L’historien français Benjamin Stora est revenu sur les critiques qu’a suscitées son rapport sur « les questions mémorielles portant sur la colonisation et la guerre d’Algérie », et a estimé que la question relative aux excuses de la France « est un piège politique ».
Dans un entretien accordé au journal français Le Monde, l’historien Benjamin Stora s’est exprimé au sujet du débat qu’a suscité son rapport autour de la question des excuses de la France ainsi que la reconnaissance de ses crimes coloniaux en Algérie.
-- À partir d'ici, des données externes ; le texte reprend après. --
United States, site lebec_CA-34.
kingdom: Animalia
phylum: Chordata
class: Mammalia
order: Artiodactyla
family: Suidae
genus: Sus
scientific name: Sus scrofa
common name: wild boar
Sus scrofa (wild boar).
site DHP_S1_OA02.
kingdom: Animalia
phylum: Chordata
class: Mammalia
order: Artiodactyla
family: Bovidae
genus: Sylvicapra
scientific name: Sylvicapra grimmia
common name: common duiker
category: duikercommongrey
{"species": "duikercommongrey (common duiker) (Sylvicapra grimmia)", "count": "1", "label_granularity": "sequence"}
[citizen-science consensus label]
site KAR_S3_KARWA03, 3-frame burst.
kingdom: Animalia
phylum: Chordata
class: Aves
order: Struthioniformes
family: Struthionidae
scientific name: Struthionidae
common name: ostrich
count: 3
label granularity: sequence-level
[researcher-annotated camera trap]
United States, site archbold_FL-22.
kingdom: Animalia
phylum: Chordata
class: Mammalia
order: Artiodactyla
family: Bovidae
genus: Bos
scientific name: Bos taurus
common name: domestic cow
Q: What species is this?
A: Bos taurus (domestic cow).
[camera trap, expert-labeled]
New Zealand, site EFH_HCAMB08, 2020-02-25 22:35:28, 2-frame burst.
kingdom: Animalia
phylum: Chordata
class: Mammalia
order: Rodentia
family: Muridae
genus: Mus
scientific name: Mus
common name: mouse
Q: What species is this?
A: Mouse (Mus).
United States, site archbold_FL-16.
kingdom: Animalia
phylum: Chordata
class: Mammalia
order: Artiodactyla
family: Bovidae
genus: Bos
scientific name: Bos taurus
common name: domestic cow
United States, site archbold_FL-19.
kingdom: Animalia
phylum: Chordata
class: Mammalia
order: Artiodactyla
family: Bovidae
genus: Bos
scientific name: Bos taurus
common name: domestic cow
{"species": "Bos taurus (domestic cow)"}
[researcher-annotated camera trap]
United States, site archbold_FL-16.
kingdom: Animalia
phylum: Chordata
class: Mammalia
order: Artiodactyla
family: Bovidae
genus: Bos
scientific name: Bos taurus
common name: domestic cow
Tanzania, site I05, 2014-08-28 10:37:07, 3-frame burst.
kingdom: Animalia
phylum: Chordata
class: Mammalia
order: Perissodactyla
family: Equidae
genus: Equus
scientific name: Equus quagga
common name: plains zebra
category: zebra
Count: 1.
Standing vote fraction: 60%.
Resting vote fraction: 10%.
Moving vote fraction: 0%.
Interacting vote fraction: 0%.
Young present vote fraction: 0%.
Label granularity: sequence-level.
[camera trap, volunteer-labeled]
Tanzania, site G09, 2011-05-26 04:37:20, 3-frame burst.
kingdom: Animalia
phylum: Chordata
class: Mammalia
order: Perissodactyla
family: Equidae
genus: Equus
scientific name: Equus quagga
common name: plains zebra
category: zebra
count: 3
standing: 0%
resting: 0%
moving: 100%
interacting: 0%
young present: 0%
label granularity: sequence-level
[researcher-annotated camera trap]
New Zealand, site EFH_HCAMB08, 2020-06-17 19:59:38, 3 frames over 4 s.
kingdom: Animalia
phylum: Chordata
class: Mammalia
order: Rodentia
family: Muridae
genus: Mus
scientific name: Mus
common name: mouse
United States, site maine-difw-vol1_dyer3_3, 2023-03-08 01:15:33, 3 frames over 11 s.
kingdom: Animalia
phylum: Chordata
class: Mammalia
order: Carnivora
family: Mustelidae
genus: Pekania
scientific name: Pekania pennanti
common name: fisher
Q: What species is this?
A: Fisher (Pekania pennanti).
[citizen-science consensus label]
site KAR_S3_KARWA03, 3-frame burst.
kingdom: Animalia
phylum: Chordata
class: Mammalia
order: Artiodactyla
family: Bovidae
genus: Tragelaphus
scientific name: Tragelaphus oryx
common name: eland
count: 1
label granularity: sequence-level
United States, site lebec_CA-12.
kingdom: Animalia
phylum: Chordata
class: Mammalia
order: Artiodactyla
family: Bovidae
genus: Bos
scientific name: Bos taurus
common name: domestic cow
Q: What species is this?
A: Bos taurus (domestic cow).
En effet, l’historien a estimé que cette question relatives aux excuses « est un piège politique et une formulation instrumentalisée par l’extrême droite ».
Benjamin Stora a également souligné que son rapport sur « les questions mémorielles portant sur la colonisation et la guerre d’Algérie », commandé par le Président français Emmanuel Macron, était « destiné à la société française », rajoutant qu’il est passé « vite » sur « l’analyse des mémoires algériennes et le traumatisme colonial ».
Interrogé sur la confusion et le malentendu entre « histoire et mémoire », notamment en Algérie, Benjamin Stora a expliqué qu’ « en France, il y a eu une grande production scientifique sur ces questions », notant qu’entre 1974 et 1990 il avait « travaillé sur les archives, établi des faits, écrit des livres classiques d’histoire de l’Algérie coloniale, de la guerre d’Algérie, de l’immigration ».
« Et, à un moment de mon activité universitaire, je me suis dit : « Pourquoi la mémoire des différents groupes saigne-t-elle toujours en dépit de cette masse de savoir académique ? » Il y avait un problème dans les représentations, dans les imaginaires », a-t-il encore soutenu.
Ainsi, l’historien est revenu sur son passage du travail historique au travail de mémoire, entre 1990 et 2000, citant à titre d’exemples d’autres historiens qui ont emprunté le même passage, à l’instar de « Pierre Nora, avec ses Lieux de mémoire (1984), et d’Henry Rousso, dont l’ouvrage Le Syndrome de Vichy (1987) lui a ouvert la voie ».
« Les Algériens attendent la production d’un savoir historique »
Dans la même lignée d’idées, Benjamin Stora a estimé qu’ « en Algérie, l’accumulation du savoir académique et des récits historiques reste encore problématique », rajoutant que « les Algériens attendent la production d’un savoir historique ».
« Ils veulent connaître la vérité sur cette histoire qui leur appartient en propre », a-t-il affirmé en rappelant que « les travaux de l’historien Mohammed Harbi, par exemple, n’ont été diffusés en Algérie qu’il y a une quinzaine d’années, et que sa biographie de Messali Hadj, écrite en 1978, n’a été traduite en arabe qu’en 2001″.
L’historien français a également expliqué que dans son rapport, il s’est engagé dans « un travail de restitutions des mémoires, françaises essentiellement, pour pouvoir les comprendre ».
« On se trouve là face à un autre problème : comment les Algériens peuvent-ils affronter leur histoire ? Il est difficile d’aller vers une réconciliation mémorielle quand on a le sentiment profond que l’histoire a été dissimulée ou confisquée », a-t-il encore soulevé.